Provider prefixes are stripped automatically (e.g., claude-max-proxy/claude-opus-4-7 → claude-opus-4-7).

Client Configuration

OpenClaw (`~/.openclaw/openclaw.json`)

Add under models.providers:

"claude-max-proxy": {
  "baseUrl": "http://localhost:3456/v1",
  "apiKey": "claude-max",
  "api": "openai-completions",
  "models": [
    { "id": "claude-opus-4-7", "contextWindow": 1000000, "maxTokens": 16384 },
    { "id": "claude-opus-4-6", "contextWindow": 200000, "maxTokens": 16384 },
    { "id": "claude-sonnet-4-6", "contextWindow": 200000, "maxTokens": 16384 },
    { "id": "claude-haiku-4-5", "contextWindow": 200000, "maxTokens": 16384 }
  ]
}

Set as default in agents.defaults.model:

"primary": "claude-max-proxy/claude-opus-4-7"

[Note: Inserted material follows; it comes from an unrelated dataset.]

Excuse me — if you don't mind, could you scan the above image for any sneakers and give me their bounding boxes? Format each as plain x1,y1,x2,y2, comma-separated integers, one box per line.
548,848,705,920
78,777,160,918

Hermes Agent (`~/.hermes/config.yaml`)

model:
  default: claude-opus-4-7
  provider: custom          # MUST be "custom", not "openai" or "custom:name"
  api_key: claude-max
  base_url: http://127.0.0.1:3456/v1
  context_length: 1000000   # explicit override — ensures 1M context

providers:
  claude-max-proxy:
    api: http://127.0.0.1:3456/v1
    name: Claude Max Proxy
    api_key: claude-max
    default_model: claude-opus-4-7

Also add to ~/.hermes/auth.json credential_pool:

"custom:claude-max-proxy": [{
  "id": "a1b2c3",
  "label": "Claude Max Proxy",
  "auth_type": "api_key",
  "priority": 0,
  "source": "config:Claude Max Proxy",
  "access_token": "claude-max",
  "base_url": "http://127.0.0.1:3456/v1",
  "request_count": 0
}]

Hermes provider caveat: The top-level model.provider must be custom. Hermes doesn't recognize openai as a provider, and custom:name only works in delegation blocks, not at the model level. The custom keyword tells Hermes to read base_url and api_key from the model: config. Aliases that also work: ollama, lmstudio, vllm, llamacpp.

Any OpenAI-compatible client

base_url: http://localhost:3456/v1
api_key:  claude-max   (any non-empty string works)
model:    claude-opus-4-7

Configuration

Precedence, highest wins: env var → ~/.mobygate/config.yaml → built-in default.

mobygate init writes a commented YAML file you can hand-edit. Env vars always override the file, so you can set one-off values (e.g. a different port per shell) without editing config.

| Variable | Config field | Default | Description | |----------|-------------|---------|-------------| | PORT | port | 3456 | Server port | | DEFAULT_MODEL | default_model | claude-opus-4-7[1m] | Fallback model when none specified | | SESSION_TTL_MINUTES | session_ttl_minutes | 60 | Idle timeout for session keys mapped to SDK sessions | | AUTH_REFRESH_INTERVAL_HOURS | auth_refresh_interval_hours | 4 | How often the proactive refresh cron fires | | CLAUDE_BIN | claude_bin | (empty → PATH lookup) | Absolute path to the claude binary if not on PATH | | LOG_LEVEL | log_level | info | Reserved; currently informational only | | MOBYGATE_HOME | — | ~/.mobygate | Directory for config + state files | | MOBYGATE_NODE_BIN | — | process.execPath | Node binary baked into service definitions (launchd/systemd/Task Scheduler) | | NO_COLOR | — | unset | Disable ANSI color in CLI banner output |

Diagnosing MCP Image Drops

If a client (e.g. Hermes) reports that an MCP tool returned an empty screenshot or image, use mcp-inspect.mjs to bypass the client and talk to the MCP server directly — this isolates whether the image is being dropped in the MCP server itself or in the client's normalization layer.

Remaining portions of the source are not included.